§ **Exercise description**
Reproduce the whole passage about the standby flight and the first Hungarian meals in Budapest, word for word.

§ **Quoted passage**
########

The line at the gate was long and the longer we had to wait, the more I realized in how much trouble we were. When we had finally reached the gate, we were put aside without entering, which made us very impatient as we still didn’t know whether we could enjoy our excursion or if we had to go home. Eventually, when all other passengers had passed through the gate, we had to show our standby pass and our passport. The employees at the gate made a call to the administration, during which the image of me sitting alone in a train back to Groningen became very vivid and the possibility of which became very real. Eventually we could pass through the gate because we were travelling with a group, though finally everyone could pass through safe and sound and the plane took off with all seats occupied.


The feeling of relief you get arriving in Budapest after such an ordeal is immense. We went to a restaurant immediately after leaving our luggage at the hostel, which is when we made first-contact with the Hungarian cuisine. Now sit back, take a breath and close your eyes as I tell you about these dishes, make sure to place a bucket in front of you so you won’t wet the floor as you salivate while picturing these authentic Hungarian foods! Steaming-hot Hungarian goulash, a traditional meat stew with vegetables, potatoes and spices like paprika. Paprika and sour cream are staples of the Hungarian cuisine and used a lot in their dishes. Another dish that was better than anything I had imagined, was their paprikás. This delicious contribution to mankind consists of chicken, dumplings, butter, paprika, garlic, peppers and onions, creating an umami flavoured masterpiece best served with sour cream. I could talk all day about these culinary marvels but it’s better if you experience these for yourself, perhaps with a sör (Hungarian word for beer) or two, just make sure you don’t clink your glasses when you say cheers as that is not done ever since the Hungarian revolution against the Habsburgs.

########

§ **Dataset content**

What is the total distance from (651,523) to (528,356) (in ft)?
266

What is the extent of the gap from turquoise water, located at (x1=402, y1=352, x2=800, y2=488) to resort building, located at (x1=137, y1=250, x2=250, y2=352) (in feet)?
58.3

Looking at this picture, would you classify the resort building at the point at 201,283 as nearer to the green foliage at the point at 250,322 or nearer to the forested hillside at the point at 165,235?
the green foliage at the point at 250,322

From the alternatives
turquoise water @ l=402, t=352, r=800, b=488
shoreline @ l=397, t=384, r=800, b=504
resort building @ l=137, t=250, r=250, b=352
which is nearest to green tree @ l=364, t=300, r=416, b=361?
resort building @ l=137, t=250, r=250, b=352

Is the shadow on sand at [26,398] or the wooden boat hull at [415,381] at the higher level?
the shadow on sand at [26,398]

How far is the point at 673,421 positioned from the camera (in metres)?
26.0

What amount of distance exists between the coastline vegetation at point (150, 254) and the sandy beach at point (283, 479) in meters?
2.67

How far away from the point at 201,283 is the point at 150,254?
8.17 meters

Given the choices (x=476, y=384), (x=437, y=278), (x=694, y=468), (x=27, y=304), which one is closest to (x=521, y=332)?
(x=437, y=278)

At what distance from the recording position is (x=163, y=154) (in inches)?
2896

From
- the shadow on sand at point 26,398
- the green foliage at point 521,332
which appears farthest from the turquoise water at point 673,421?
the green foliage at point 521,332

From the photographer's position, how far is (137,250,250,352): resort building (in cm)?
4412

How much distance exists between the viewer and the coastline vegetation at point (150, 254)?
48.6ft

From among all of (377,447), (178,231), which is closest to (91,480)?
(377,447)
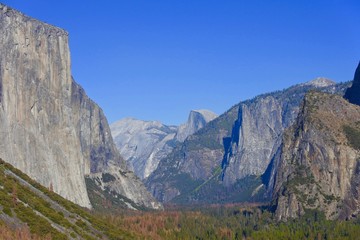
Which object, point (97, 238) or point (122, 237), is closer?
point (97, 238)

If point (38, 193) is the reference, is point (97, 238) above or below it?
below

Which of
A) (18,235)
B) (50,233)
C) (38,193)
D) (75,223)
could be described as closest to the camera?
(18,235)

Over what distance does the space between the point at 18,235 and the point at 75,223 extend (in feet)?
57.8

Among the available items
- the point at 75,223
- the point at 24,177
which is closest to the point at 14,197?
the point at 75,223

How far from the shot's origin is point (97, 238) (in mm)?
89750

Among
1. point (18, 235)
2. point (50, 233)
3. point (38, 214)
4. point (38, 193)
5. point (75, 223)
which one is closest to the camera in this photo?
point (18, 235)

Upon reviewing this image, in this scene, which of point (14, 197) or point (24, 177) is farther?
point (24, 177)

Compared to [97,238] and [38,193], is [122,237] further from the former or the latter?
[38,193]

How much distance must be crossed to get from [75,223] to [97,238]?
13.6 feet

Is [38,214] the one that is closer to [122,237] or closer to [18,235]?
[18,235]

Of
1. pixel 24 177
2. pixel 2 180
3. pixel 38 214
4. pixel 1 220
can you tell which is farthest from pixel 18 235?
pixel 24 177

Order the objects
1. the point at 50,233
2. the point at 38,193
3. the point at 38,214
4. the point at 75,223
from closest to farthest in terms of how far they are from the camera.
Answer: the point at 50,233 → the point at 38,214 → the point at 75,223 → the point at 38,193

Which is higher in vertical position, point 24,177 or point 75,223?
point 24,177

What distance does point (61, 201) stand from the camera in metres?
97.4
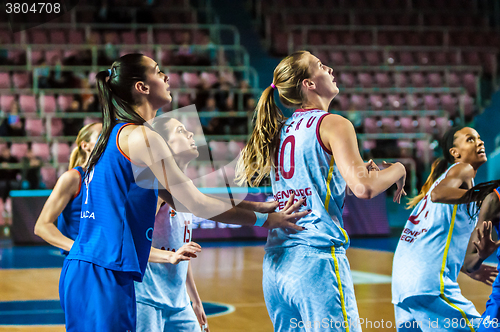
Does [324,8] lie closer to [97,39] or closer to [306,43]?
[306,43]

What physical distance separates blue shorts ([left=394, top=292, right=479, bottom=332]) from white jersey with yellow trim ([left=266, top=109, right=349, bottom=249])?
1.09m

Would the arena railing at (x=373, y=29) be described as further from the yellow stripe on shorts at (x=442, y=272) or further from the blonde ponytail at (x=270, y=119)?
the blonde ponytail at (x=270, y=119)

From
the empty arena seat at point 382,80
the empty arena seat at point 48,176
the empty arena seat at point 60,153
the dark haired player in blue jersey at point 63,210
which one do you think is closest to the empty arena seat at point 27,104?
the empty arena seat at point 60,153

########

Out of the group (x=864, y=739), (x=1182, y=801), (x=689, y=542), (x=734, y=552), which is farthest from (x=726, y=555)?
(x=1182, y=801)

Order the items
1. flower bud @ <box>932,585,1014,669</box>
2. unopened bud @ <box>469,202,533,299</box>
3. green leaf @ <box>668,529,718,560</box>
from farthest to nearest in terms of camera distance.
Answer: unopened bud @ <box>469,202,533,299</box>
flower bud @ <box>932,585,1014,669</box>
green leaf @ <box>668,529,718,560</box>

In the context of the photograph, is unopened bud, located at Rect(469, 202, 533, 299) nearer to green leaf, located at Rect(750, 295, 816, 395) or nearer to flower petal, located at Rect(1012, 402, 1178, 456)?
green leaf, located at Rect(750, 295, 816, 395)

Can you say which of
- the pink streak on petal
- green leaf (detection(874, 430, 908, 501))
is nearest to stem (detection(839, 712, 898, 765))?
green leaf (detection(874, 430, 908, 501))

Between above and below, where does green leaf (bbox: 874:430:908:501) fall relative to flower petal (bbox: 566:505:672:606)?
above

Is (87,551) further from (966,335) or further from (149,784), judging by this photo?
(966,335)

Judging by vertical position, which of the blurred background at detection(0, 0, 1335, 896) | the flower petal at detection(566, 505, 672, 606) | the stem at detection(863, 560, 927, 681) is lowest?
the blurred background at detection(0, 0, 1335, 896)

########

§ **Result of the task**
The line at the gate was long and the longer we had to wait, the more I realized in how much trouble we were. When we had finally reached the gate, we were put aside without entering, which made us very impatient as we still didn’t know whether we could enjoy our excursion or if we had to go home. Eventually, when all other passengers had passed through the gate, we had to show our standby pass and our passport. The employees at the gate made a call to the administration, during which the image of me sitting alone in a train back to Groningen became very vivid and the possibility of which became very real. Eventually we could pass through the gate because we were travelling with a group, though finally everyone could pass through safe and sound and the plane took off with all seats occupied.


The feeling of relief you get arriving in Budapest after such an ordeal is immense. We went to a restaurant immediately after leaving our luggage at the hostel, which is when we made first-contact with the Hungarian cuisine. Now sit back, take a breath and close your eyes as I tell you about these dishes, make sure to place a bucket in front of you so you won’t wet the floor as you salivate while picturing these authentic Hungarian foods! Steaming-hot Hungarian goulash, a traditional meat stew with vegetables, potatoes and spices like paprika. Paprika and sour cream are staples of the Hungarian cuisine and used a lot in their dishes. Another dish that was better than anything I had imagined, was their paprikás. This delicious contribution to mankind consists of chicken, dumplings, butter, paprika, garlic, peppers and onions, creating an umami flavoured masterpiece best served with sour cream. I could talk all day about these culinary marvels but it’s better if you experience these for yourself, perhaps with a sör (Hungarian word for beer) or two, just make sure you don’t clink your glasses when you say cheers as that is not done ever since the Hungarian revolution against the Habsburgs.